_Текст для чтения:_
Когда, в 1945 году, партизаны на короткий срок захватили власть во всей северной Италии, они пришли и в это село. Крестьяне рассказывали им о случившемся, и указали на двух карабинеров, которые, как ни в чем не бывало, продолжали жить на их прежнем месте. Суд у партизан был краток, но справедлив, хотя и не милостив: оба негодяя были зарыты в землю живьем; но Ольгу Абрамовну их казнь не вернула.

С ее смертью у нас оборвалась одна из главных нитей, связывавших нас с Италией. Очень вероятно, что, следуя совету покойного отца, если бы она жила, мы что-либо предприняли бы для возвращения туда.

В 1947 году, в Танжер прибыло несколько десятков евреев, чудом спасшихся из немецких концентрационных лагерей. Большинство из них были молодые женщины. Все они были измучены годами, проведенными в этих лагерях, и искалечены физически и нравственно. Я познакомился с одной из них, польской еврейкой, и она мне рассказала некоторые эпизоды из своей жизни.

_Предоставленные записи:_
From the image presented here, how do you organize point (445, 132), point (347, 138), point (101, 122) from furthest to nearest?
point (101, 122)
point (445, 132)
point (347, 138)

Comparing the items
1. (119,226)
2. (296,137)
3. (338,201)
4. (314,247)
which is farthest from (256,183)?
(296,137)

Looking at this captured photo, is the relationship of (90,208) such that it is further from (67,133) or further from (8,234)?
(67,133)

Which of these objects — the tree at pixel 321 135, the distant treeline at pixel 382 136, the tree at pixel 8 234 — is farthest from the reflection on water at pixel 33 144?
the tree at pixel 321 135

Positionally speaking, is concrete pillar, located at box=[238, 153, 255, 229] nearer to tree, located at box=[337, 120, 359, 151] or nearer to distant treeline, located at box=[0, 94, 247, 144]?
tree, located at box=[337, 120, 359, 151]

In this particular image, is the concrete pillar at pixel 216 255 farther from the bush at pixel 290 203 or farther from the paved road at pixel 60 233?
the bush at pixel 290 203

_Задания к упражнению:_
1. Как, согласно тексту для чтения, партизаны поступили с двумя карабинерами?
2. Перечислите все характеристики, которые текст для чтения дает суду партизан.

_Ожидаемые ответы:_
1. Оба карабинера были зарыты в землю живьем.

2. Краток, справедлив, не милостив.